> _EXERCISE TASKS_
a. Summarize the ch_wave page in two sentences.
b. Reproduce word for word the part of the ch_wave page starting with "ch_wave is a" and going on through "signal processing library.".

> _EXTRACTED TEXT_
*****

Edinburgh Speech Tools  2.4-release
 All Classes Functions Variables Typedefs Enumerations Enumerator Friends Pages
ch_wave

Audio file manipulation

Synopsis

ch_wave [input file0] [input file1] ... -o [output file] [-h ] [-itype string] [-n int] [-f int] [-ibo string] [-iswap ] [-istype string] [-c string] [-start float] [-end float] [-from int] [-to int] [-o ofile] [-otype string] [-F int] [-obo string] [-oswap ] [-ostype string] [-scale float] [-scaleN float] [-lpfilter int] [-hpfilter int] [-forder int] [-fafter ] [-info ] [-add ] [-pc string] [-key ifile] [-divide. ] [-divide ] [-ext string] [-extract string]

ch_wave is used to manipulate the format of a waveform file. Operations include:

  • file format conversion
  • resampling (changing the sampling frequency)
  • byte-swapping
  • making multiple input files into a single multi-channel output file
  • making multiple input files into a single single-channel output file
  • extracting a single channel from a multi-channel waveform
  • scaling the amplitude of the waveform
  • low pass and high pass filtering
  • extracting a time-delimited portion of the waveform

ch_wave is a executable program that serves as a wrap-around for the EST_Wave class and the basic wave manipulation functions. More advanced waveform processing is performed by the signal processing library.

Options

  • -h: Options help
  • -itype: string Input file type (optional). If set to raw, this indicates that the input file does not have a header. While this can be used to specify file types other than raw, this is rarely used for other purposes as the file type of all the existing supported types can be determined automatically from the file's header. If the input file is unheadered, files are assumed to be shorts (16bit). Supported types are nist, est, esps, snd, riff, aiff, audlab, raw, ascii
  • -n: int Number of channels in an unheadered input file
  • -f: int Sample rate in Hertz for an unheadered input file
  • -ibo: string Input byte order in an unheadered input file: possibliities are: MSB , LSB, native or nonnative. Suns, HP, SGI Mips, M68000 are MSB (big endian) Intel, Alpha, DEC Mips, Vax are LSB (little endian)

*****

> _DATA SECTION_
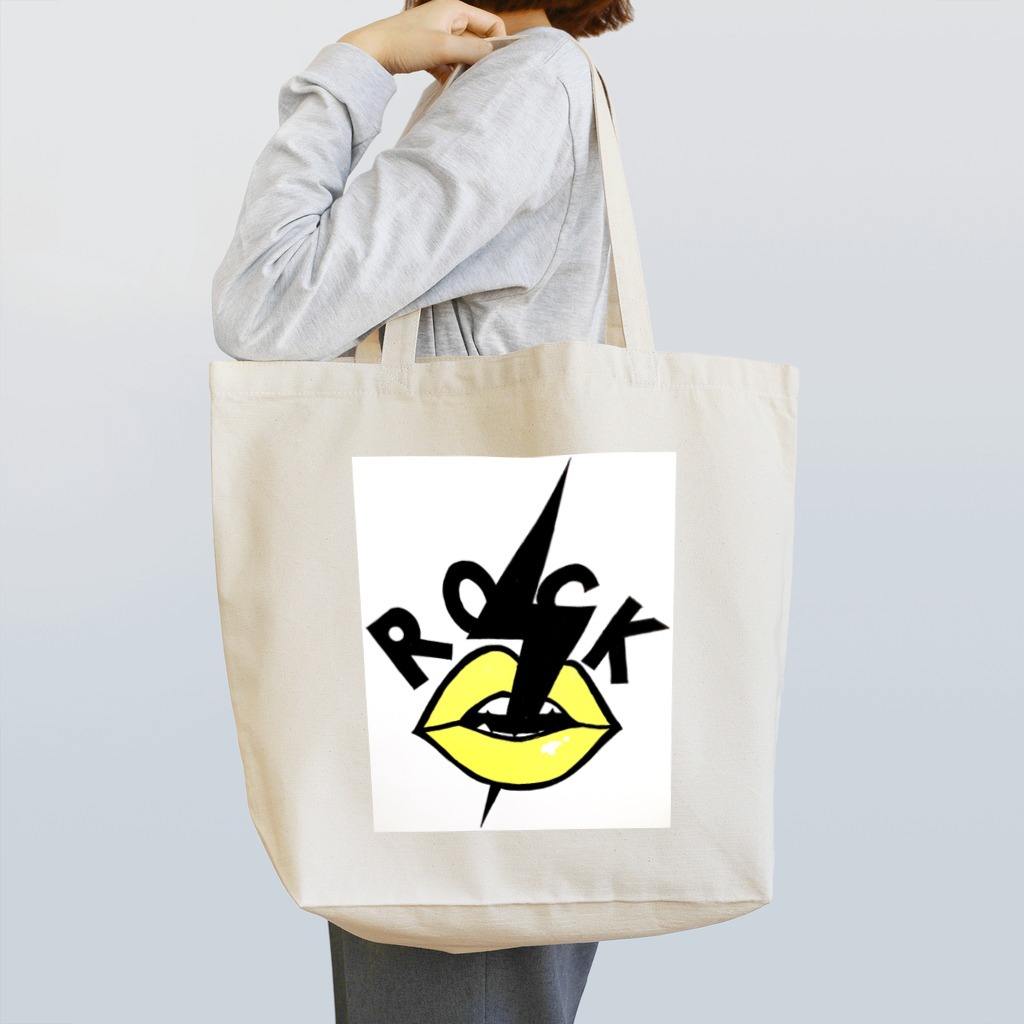 P_ROCKのrochu Tote Bag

*****

> _ANSWERS TO THE TASKS_
a. ch_wave is an executable program for manipulating the format of waveform files. Its operations include file format conversion, resampling, byte-swapping, combining multiple input files into one output file, extracting a single channel, scaling amplitude, low pass and high pass filtering, and extracting a time-delimited portion, and it serves as a wrap-around for the EST_Wave class and the basic wave manipulation functions.

b.
ch_wave is a executable program that serves as a wrap-around for the EST_Wave class and the basic wave manipulation functions. More advanced waveform processing is performed by the signal processing library.